Trump envoy says Iran must give up nuclear enrichment capability
President Donald Trump’s chief Iran negotiator said Sunday that Tehran must give up all enrichment of nuclear fuel in any deal over the fate of the country’s nuclear program, a demand that was swiftly rejected by his Iranian counterpart in the talks.
Trump’s envoy, Steve Witkoff, told ABC’s “This Week” that enrichment was “one very, very clear red line” for the administration, the most direct statement yet from the White House that it would not permit Iran the capability to produce enriched uranium, even for the nuclear power plants it says it wants to build.
“We cannot have that because enrichment enables weaponization, and we will not allow a bomb to get here,” Witkoff said.
Within a few hours, Iranian Foreign Minister Abbas Araghchi dismissed Witkoff’s demand, accusing him of trying to negotiate the deal in public and repeating Iran’s long-running argument that it will never give up its right to enrichment under the Nuclear Nonproliferation Treaty. Iran is a signatory to the 1970 treaty, though the U.S. and Israel contend it has manipulated its provisions to become a “threshold” nuclear state, enriching fuel to just below the purity needed to produce a nuclear weapon.
“If the U.S. is interested in ensuring that Iran will not have nuclear weapons, a deal is within reach,” Araghchi wrote in a social media post. “Enrichment in Iran, however, will continue with or without a deal.”
Members of the administration, including Trump, have for weeks been vague about whether they would agree to a deal in which Iran would be permitted any capability to produce enriched uranium — even for ostensibly commercial purposes. In 2018, when Trump pulled out of the Obama administration’s 2015 nuclear deal with Iran, he argued that the previous administration had created what he called a “disaster” by allowing Iran to retain modest enrichment capabilities. Iran subsequently ramped up its operations to produce fuel that is near weapons grade.

[Spatial grounding data]
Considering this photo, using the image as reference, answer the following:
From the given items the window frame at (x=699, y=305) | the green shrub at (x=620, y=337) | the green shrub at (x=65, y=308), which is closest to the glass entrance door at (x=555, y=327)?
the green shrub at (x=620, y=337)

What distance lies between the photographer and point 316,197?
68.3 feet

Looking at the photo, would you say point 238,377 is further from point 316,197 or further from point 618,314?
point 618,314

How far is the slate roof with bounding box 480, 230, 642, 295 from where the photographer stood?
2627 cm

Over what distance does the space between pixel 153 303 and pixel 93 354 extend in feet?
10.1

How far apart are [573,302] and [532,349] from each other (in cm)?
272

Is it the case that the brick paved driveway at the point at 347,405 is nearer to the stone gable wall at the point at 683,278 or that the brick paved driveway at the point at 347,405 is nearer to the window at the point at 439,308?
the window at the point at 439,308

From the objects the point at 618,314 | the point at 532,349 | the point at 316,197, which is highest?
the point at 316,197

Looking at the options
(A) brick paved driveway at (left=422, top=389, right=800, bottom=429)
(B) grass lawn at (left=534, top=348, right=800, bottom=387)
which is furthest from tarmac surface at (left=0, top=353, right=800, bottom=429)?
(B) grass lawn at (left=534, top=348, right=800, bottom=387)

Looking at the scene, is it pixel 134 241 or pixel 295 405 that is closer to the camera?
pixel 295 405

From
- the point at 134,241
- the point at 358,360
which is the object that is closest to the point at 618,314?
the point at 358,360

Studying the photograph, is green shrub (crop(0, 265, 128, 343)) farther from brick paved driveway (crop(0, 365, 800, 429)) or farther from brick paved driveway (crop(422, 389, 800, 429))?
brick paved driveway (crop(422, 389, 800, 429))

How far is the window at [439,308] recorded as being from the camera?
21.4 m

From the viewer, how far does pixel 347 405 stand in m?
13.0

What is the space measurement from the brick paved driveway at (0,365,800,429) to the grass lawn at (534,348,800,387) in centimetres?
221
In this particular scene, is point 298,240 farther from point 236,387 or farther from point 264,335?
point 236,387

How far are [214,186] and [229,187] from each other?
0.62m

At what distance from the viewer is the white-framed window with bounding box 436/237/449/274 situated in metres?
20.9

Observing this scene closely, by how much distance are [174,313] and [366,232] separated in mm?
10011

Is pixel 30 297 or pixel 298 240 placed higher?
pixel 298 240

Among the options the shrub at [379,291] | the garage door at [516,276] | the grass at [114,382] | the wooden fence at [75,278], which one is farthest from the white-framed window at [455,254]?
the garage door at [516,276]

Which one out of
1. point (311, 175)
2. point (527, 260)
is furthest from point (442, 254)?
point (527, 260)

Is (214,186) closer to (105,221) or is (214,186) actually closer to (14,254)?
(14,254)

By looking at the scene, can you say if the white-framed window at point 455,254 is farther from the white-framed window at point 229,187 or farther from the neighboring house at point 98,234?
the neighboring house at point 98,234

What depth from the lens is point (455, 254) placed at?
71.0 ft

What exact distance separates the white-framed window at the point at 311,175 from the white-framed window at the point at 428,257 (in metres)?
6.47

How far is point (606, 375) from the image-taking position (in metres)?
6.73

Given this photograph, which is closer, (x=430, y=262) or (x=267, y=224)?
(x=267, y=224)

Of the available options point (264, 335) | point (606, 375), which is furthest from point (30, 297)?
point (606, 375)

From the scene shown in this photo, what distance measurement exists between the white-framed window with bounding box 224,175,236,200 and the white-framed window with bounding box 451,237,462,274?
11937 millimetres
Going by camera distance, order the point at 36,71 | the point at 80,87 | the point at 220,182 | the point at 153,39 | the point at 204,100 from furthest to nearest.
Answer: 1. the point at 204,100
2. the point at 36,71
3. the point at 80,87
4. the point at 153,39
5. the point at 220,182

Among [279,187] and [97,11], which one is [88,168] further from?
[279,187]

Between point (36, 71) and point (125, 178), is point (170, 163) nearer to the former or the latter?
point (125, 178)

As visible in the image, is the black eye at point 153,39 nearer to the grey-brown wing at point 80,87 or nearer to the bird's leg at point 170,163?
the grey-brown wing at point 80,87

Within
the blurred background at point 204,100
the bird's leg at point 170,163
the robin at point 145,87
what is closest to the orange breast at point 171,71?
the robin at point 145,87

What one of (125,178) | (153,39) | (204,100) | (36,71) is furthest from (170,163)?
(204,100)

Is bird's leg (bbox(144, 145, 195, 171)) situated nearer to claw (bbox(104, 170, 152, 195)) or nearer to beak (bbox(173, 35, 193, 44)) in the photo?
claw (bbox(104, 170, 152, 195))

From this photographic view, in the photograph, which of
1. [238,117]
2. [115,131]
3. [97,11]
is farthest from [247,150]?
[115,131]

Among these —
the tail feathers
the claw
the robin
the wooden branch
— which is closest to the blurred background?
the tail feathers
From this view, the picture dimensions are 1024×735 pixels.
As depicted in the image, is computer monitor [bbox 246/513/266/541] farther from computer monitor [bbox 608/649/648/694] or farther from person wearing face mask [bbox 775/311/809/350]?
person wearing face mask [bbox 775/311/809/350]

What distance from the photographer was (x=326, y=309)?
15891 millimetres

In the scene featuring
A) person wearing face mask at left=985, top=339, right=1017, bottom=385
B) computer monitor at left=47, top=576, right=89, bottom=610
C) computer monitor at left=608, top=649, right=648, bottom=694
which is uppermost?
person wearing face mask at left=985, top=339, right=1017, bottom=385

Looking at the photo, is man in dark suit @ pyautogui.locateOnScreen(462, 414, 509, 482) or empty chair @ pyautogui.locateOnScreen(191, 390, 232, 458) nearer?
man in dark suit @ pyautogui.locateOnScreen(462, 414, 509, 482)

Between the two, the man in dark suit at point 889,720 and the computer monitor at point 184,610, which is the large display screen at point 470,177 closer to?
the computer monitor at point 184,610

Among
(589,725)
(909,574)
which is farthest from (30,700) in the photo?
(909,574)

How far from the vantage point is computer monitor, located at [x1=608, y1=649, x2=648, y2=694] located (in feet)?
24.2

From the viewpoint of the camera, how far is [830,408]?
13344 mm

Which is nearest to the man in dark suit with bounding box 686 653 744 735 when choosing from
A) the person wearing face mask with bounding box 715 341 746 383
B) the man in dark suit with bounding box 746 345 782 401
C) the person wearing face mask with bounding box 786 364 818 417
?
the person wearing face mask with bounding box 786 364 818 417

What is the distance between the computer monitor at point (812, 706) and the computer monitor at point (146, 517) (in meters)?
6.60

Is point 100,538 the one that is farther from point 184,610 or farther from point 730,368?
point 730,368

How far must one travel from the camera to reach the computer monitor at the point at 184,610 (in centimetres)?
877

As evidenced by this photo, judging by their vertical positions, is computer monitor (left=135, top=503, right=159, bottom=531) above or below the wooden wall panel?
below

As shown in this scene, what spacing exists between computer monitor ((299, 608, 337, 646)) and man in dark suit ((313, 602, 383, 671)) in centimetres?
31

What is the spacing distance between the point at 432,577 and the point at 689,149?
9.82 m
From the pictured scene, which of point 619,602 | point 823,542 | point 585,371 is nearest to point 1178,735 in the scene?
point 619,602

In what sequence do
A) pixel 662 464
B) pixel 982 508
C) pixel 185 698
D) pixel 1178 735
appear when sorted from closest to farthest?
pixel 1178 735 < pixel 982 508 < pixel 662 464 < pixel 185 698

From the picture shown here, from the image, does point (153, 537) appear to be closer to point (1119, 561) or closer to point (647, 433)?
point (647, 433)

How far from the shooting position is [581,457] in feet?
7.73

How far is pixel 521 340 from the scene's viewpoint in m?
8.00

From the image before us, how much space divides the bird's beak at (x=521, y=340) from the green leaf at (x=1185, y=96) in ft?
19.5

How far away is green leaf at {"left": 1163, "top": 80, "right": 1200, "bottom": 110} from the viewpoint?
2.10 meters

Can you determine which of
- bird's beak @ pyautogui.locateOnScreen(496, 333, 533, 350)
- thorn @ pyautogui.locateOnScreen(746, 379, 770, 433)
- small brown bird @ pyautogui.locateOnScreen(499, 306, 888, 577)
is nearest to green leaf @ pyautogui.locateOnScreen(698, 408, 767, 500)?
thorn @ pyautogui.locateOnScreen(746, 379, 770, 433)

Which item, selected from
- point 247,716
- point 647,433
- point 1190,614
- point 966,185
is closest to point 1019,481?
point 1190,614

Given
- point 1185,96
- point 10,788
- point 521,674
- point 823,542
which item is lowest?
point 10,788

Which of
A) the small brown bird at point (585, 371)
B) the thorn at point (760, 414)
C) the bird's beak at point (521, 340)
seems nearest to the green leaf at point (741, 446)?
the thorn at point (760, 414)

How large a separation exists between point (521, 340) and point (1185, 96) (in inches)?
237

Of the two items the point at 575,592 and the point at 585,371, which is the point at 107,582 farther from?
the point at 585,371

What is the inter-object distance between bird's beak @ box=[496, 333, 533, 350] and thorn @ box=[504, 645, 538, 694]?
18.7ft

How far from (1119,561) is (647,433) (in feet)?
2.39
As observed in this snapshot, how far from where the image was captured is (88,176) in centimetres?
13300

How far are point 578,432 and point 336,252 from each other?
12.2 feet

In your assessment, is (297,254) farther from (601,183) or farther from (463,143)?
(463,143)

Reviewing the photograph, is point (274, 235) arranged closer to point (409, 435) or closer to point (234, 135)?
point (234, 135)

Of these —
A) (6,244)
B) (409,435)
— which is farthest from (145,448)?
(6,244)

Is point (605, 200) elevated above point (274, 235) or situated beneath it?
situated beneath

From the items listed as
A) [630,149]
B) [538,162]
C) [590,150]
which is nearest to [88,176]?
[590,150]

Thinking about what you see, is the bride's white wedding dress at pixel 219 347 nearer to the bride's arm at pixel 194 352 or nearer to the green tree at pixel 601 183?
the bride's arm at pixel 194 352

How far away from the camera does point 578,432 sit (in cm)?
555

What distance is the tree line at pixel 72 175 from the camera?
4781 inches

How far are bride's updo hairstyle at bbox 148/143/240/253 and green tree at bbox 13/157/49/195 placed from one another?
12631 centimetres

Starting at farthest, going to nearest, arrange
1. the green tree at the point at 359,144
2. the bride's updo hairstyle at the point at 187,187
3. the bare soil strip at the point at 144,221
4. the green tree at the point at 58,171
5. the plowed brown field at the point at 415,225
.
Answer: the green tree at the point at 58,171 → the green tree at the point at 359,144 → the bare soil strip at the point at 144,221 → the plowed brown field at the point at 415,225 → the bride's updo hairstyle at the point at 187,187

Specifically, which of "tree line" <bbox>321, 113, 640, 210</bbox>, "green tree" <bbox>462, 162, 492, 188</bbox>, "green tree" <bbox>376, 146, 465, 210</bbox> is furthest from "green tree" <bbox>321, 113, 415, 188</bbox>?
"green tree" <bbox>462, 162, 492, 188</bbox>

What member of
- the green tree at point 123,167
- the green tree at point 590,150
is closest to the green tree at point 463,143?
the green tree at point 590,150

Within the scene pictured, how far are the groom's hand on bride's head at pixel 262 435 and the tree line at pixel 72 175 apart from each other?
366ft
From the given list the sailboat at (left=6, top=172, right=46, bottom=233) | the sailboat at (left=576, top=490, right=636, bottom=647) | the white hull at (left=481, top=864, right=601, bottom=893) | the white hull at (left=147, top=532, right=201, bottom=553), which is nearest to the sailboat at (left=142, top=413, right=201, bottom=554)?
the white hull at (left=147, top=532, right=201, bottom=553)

#### Apply what you read:
1 – List every year mentioned in the article about the Iran nuclear talks.
2 – In the Iran nuclear talks article, what did Steve Witkoff call enrichment on ABC's "This Week"?
3 – Pick up the article on the Iran nuclear talks after its last sentence and keep writing.

#### Task-by-task answers:
1 – 1970, 2018, 2015

2 – He called it "one very, very clear red line" for the administration.

3 –
Several weeks ago Witkoff suggested he might be willing to accept a deal in which Iran could enrich uranium up to 3.67%, the level set in the 2015 accord, which is suitable for civilian purposes. That contributed to an internal debate inside the White House, and his position has hardened since. In the interview, he told ABC News even “1% of an enrichment capability” would be too much.
In his post, Araghchi said mastering enrichment had been the result of a “great sacrifice of both blood and treasure” for Iran — an apparent reference to the assassinations of top Iranian nuclear scientists by Israel — and said his team was seeing “dissonance” between what U.S. negotiators were saying “in public and in private, and from one week to the other.”
Witkoff, who is also the chief U.S. negotiator on the Russia-Ukraine war and the Israel-Hamas war, said in the interview that he expected to attend another negotiating session sometime this week in Europe. Officials say he is expecting a response to an outline for an agreement that the United States transmitted to Iran in recent days.
Notably, Witkoff did not insist in the interview that Iran destroy its main enrichment centers at Natanz and Fordow, including one being built deep under a mountain.